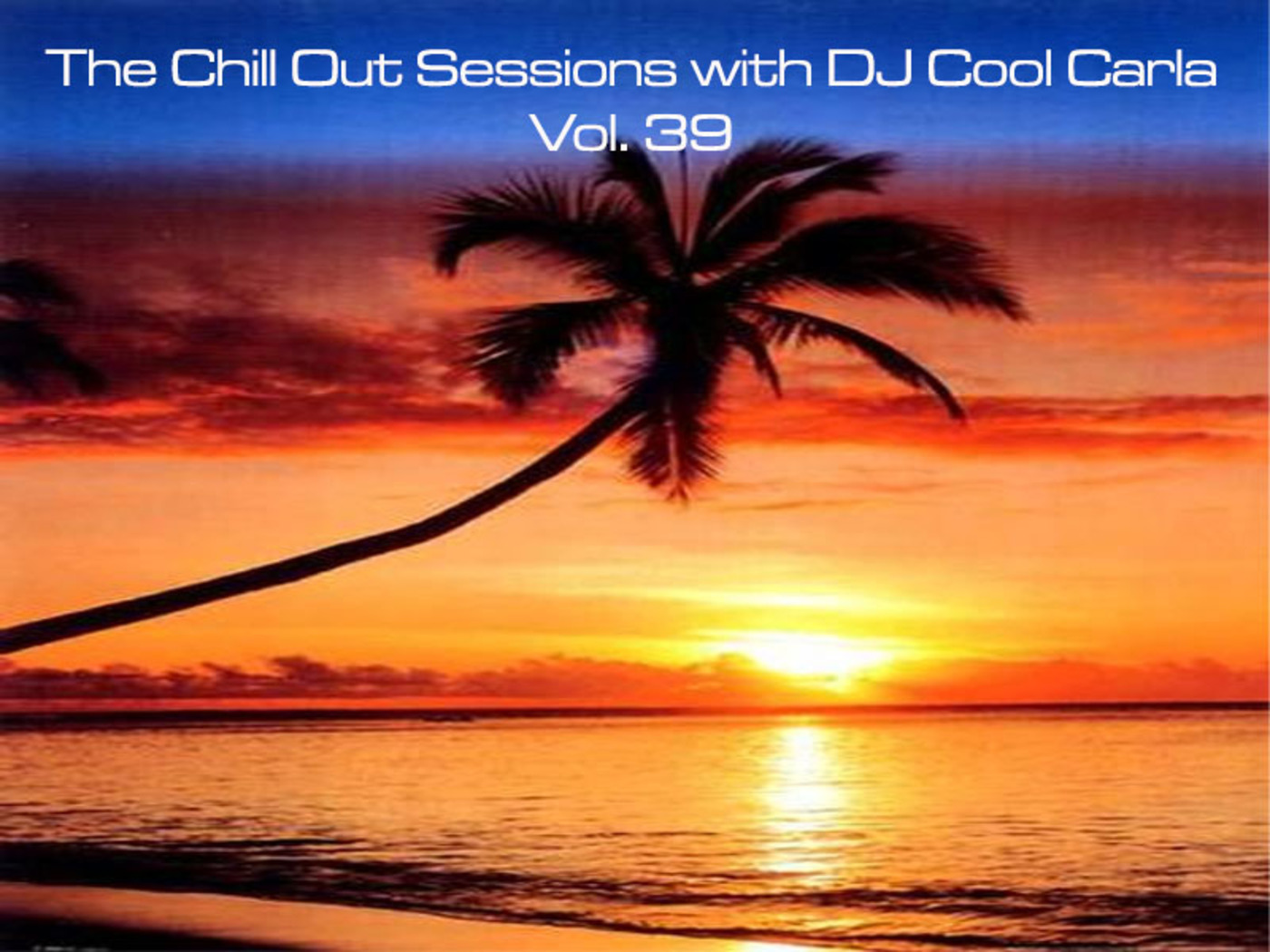 The Chill Out Sessions with DJ Cool Carla
Vol. 39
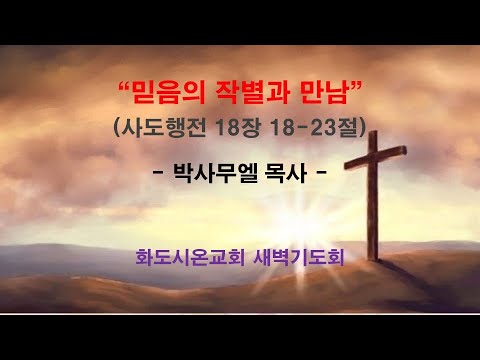 “믿음의 작별과 만남”
(사도행전 18장 18-23절)

- 박사무엘 목사 -

화도시온교회 새벽기도회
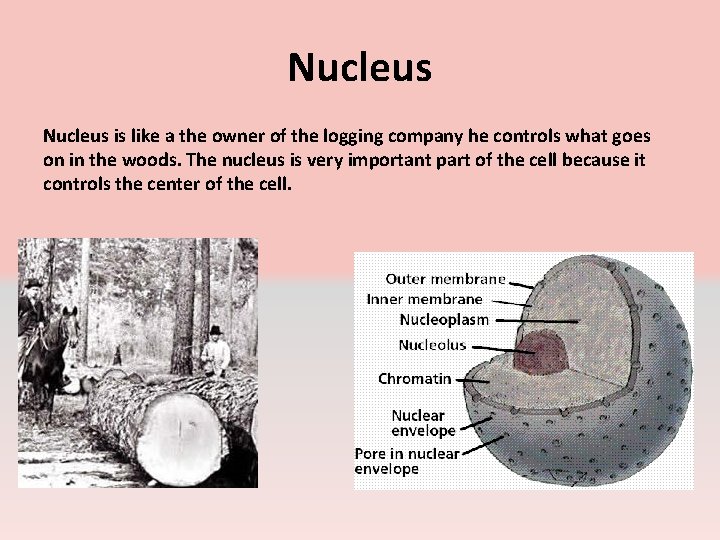 Nucleus

Nucleus is like a the owner of the logging company he controls what goes on in the woods. The nucleus is very important part of the cell because it controls the center of the cell.

Outer membrane
Inner membrane
Nucleoplasm
Nucleolus
Chromatin
Nuclear envelope
Pore in nuclear envelope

++++

Problem to work on ▸ All of the material above is to be copied exactly, except for its images.

Problem solution ▸
 The Chill Out Sessions with DJ Cool Carla
Vol. 39
 “믿음의 작별과 만남”
(사도행전 18장 18-23절)

- 박사무엘 목사 -

화도시온교회 새벽기도회
 Nucleus

Nucleus is like a the owner of the logging company he controls what goes on in the woods. The nucleus is very important part of the cell because it controls the center of the cell.

Outer membrane
Inner membrane
Nucleoplasm
Nucleolus
Chromatin
Nuclear envelope
Pore in nuclear envelope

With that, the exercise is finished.